##### Text block #####
# Geometric Series

The series obtained by adding the terms of a G.P. is called the **geometric series**. Let $${S_n}$$ be the sum of the first $$n$$ terms of the G.P. The $$nth$$ term is $${a_1}{r^{n – 1}}$$, the $$\left( {n – 1} \right)th$$ term is $${a_1}{r^{n – 2}}$$, etc. Hence

$${S_n} = {a_1} + {a_1}r + {a_1}{r^2} + {a_1}{r^3} + \cdots + {a_1}{r^{n – 1}}$$ — (1)

Multiplying both members of (1) by $$r$$, we get

$$r{S_n} = {a_1}r + {a_1}{r^2} + {a_1}{r^3} + {a_1}{r^4} + \cdots + {a_1}{r^n}$$ — (2)

On subtracting each side of (2) from the corresponding side of (1), we obtain

$${S_n} – r{S_n} = {a_1} – {a_1}{r^n}$$

$${S_n}\left( {1 – r} \right) = {a_1} – {a_1}{r^n}$$

$$\therefore $$ $${S_n} = \frac{{{a_1}\left( {1 – {r^n}} \right)}}{{1 – r}}{\text{if }}r < 1$$

If the common ratio in a G.P. is more than $$1$$, then each successive term is greater than the previous one and the sum of the terms grows very rapidly and tends to infinity as $$n$$ tends to infinity.

If the common ratio is less than $$1$$, then each term will be smaller than the previous one and the total will increase but will not exceed a finite value as $$n$$ tends to infinity.
#####
Task statement
Condense the paragraph of the geometric series page that begins "If the common ratio in a G.P. is more than" into a short bulleted list that keeps its main facts.
##### Information provided #####
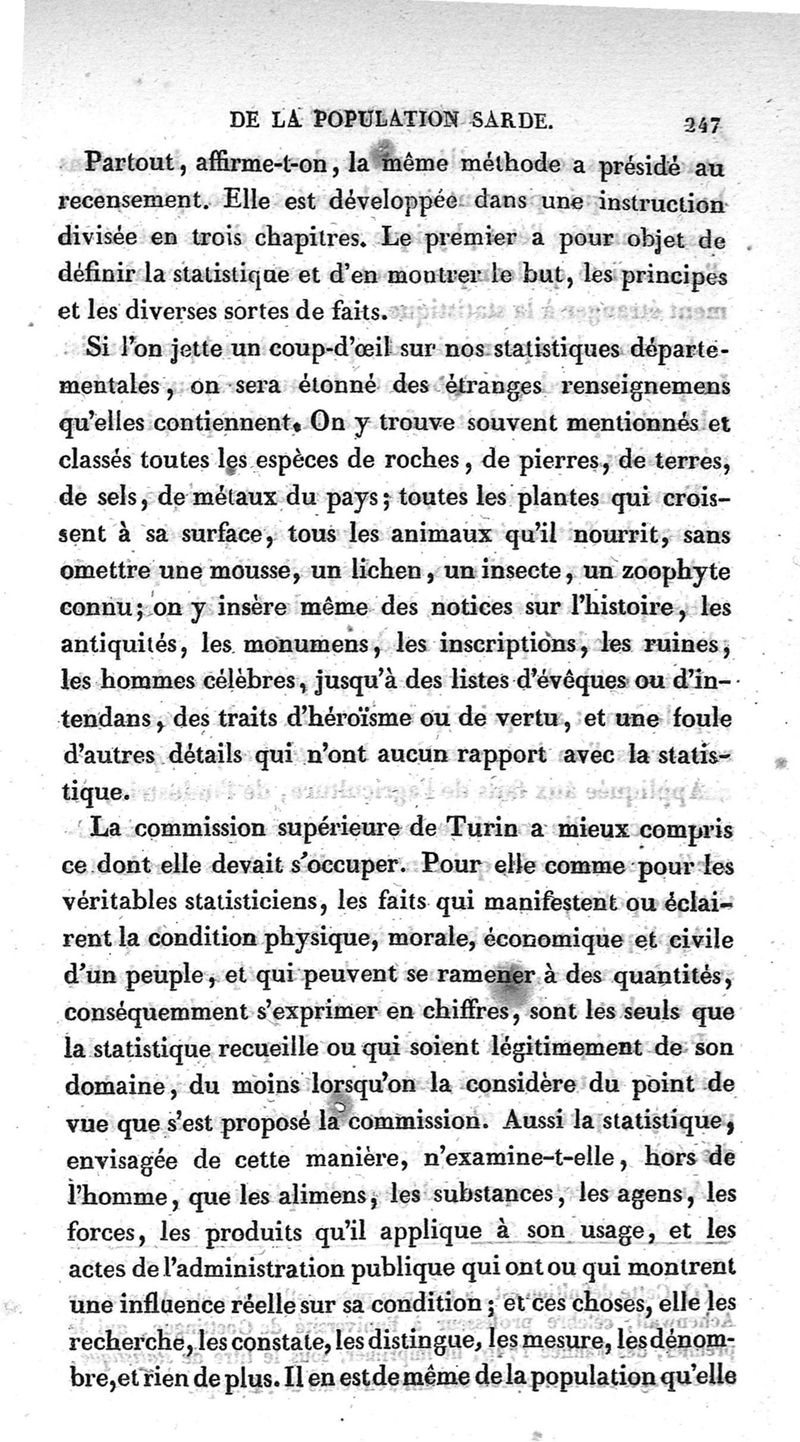 DE LA POPULATION SARDE. 247

Partout, affirme-t-on, la même méthode a présidé au recensement. Elle est développée dans une instruction divisée en trois chapitres. Le premier a pour objet de définir la statistique et d'en montrer le but, les principes et les diverses sortes de faits.

Si l'on jette un coup-d'œil sur nos statistiques départementales, on sera étonné des étranges renseignemens qu'elles contiennent. On y trouve souvent mentionnés et classés toutes les espèces de roches, de pierres, de terres, de sels, de métaux du pays; toutes les plantes qui croissent à sa surface, tous les animaux qu'il nourrit, sans omettre une mousse, un lichen, un insecte, un zoophyte connu; on y insère même des notices sur l'histoire, les antiquités, les monumens, les inscriptions, les ruines, les hommes célèbres, jusqu'à des listes d'évêques ou d'intendans, des traits d'héroïsme ou de vertu, et une foule d'autres détails qui n'ont aucun rapport avec la statistique.

La commission supérieure de Turin a mieux compris ce dont elle devait s'occuper. Pour elle comme pour les véritables statisticiens, les faits qui manifestent ou éclairent la condition physique, morale, économique et civile d'un peuple, et qui peuvent se ramener à des quantités, conséquemment s'exprimer en chiffres, sont les seuls que la statistique recueille ou qui soient légitimement de son domaine, du moins lorsqu'on la considère du point de vue que s'est proposé la commission. Aussi la statistique, envisagée de cette manière, n'examine-t-elle, hors de l'homme, que les alimens, les substances, les agens, les forces, les produits qu'il applique à son usage, et les actes de l'administration publique qui ont ou qui montrent une influence réelle sur sa condition; et ces choses, elle les recherche, les constate, les distingue, les mesure, les dénombre, et rien de plus. Il en est de même de la population qu'elle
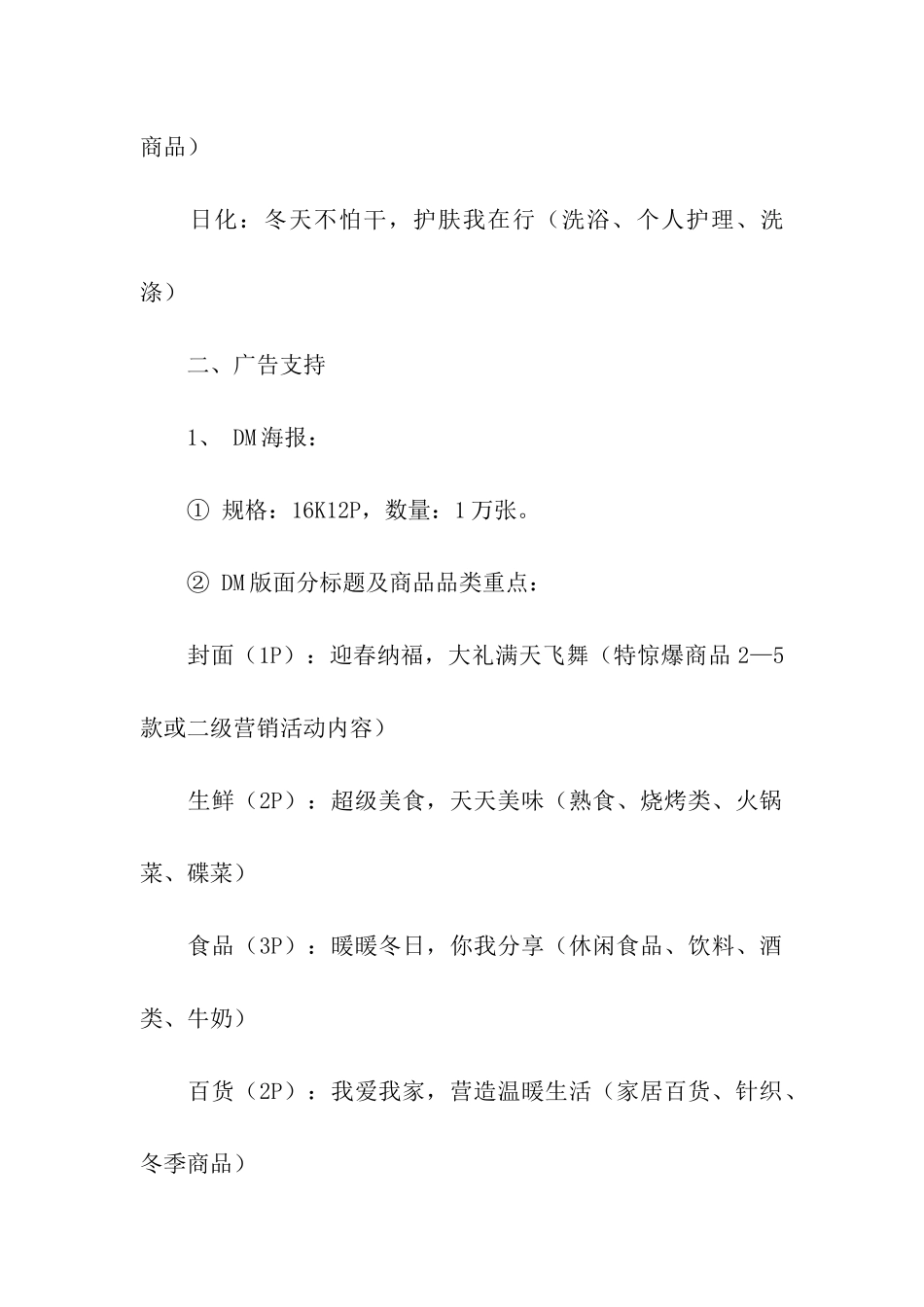 商品）

日化：冬天不怕干，护肤我在行（洗浴、个人护理、洗涤）

二、广告支持

1、 DM海报：

① 规格：16K12P，数量：1万张。

② DM版面分标题及商品品类重点：

封面（1P）：迎春纳福，大礼满天飞舞（特惊爆商品2—5款或二级营销活动内容）

生鲜（2P）：超级美食，天天美味（熟食、烧烤类、火锅菜、碟菜）

食品（3P）：暖暖冬日，你我分享（休闲食品、饮料、酒类、牛奶）

百货（2P）：我爱我家，营造温暖生活（家居百货、针织、冬季商品）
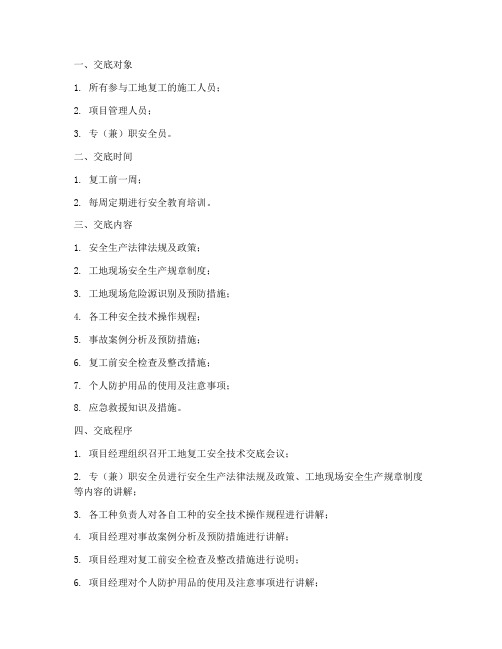 一、交底对象

1. 所有参与工地复工的施工人员；

2. 项目管理人员；

3. 专（兼）职安全员。

二、交底时间

1. 复工前一周；

2. 每周定期进行安全教育培训。

三、交底内容

1. 安全生产法律法规及政策；

2. 工地现场安全生产规章制度；

3. 工地现场危险源识别及预防措施；

4. 各工种安全技术操作规程；

5. 事故案例分析及预防措施；

6. 复工前安全检查及整改措施；

7. 个人防护用品的使用及注意事项；

8. 应急救援知识及措施。

四、交底程序

1. 项目经理组织召开工地复工安全技术交底会议；

2. 专（兼）职安全员进行安全生产法律法规及政策、工地现场安全生产规章制度等内容的讲解；

3. 各工种负责人对各自工种的安全技术操作规程进行讲解；

4. 项目经理对事故案例分析及预防措施进行讲解；

5. 项目经理对复工前安全检查及整改措施进行说明；

6. 项目经理对个人防护用品的使用及注意事项进行讲解；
#####
Your solution
- Condition: the common ratio of the G.P. is greater than 1.
- Each successive term is larger than the one before it.
- The sum of the terms grows very rapidly.
- As n tends to infinity, the sum tends to infinity.